*** Opening of Data shown ***

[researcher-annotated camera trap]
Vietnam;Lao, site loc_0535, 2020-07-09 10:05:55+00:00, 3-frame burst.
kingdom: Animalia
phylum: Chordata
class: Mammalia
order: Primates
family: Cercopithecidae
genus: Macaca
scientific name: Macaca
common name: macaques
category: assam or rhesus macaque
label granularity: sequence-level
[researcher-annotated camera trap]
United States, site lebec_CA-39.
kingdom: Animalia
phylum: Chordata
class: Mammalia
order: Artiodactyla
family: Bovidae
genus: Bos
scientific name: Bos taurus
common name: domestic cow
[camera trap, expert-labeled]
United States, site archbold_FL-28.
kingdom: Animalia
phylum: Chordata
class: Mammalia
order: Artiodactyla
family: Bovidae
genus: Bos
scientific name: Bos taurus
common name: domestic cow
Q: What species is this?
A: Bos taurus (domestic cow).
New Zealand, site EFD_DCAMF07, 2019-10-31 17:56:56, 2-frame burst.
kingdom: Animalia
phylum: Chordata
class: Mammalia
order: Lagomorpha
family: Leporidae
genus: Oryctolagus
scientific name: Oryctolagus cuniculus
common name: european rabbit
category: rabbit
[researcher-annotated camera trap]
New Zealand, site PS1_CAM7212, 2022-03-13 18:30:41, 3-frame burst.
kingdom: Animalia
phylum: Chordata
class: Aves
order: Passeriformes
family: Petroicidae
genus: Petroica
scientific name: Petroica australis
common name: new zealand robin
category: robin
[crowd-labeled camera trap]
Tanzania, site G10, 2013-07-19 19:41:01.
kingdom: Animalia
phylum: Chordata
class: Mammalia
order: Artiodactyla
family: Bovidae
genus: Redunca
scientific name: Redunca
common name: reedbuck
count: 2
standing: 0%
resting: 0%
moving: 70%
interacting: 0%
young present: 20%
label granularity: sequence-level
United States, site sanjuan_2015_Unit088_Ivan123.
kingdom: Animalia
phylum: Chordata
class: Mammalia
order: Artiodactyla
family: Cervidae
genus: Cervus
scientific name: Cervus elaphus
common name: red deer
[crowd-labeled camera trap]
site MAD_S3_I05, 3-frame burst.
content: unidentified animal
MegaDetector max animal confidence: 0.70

*** Close of Data shown ***

**What is required**
Each line from the one holding "category: robin" through the last line of the data is to be transcribed exactly, with nothing else added.

**Exercise solution**
category: robin
[crowd-labeled camera trap]
Tanzania, site G10, 2013-07-19 19:41:01.
kingdom: Animalia
phylum: Chordata
class: Mammalia
order: Artiodactyla
family: Bovidae
genus: Redunca
scientific name: Redunca
common name: reedbuck
count: 2
standing: 0%
resting: 0%
moving: 70%
interacting: 0%
young present: 20%
label granularity: sequence-level
United States, site sanjuan_2015_Unit088_Ivan123.
kingdom: Animalia
phylum: Chordata
class: Mammalia
order: Artiodactyla
family: Cervidae
genus: Cervus
scientific name: Cervus elaphus
common name: red deer
[crowd-labeled camera trap]
site MAD_S3_I05, 3-frame burst.
content: unidentified animal
MegaDetector max animal confidence: 0.70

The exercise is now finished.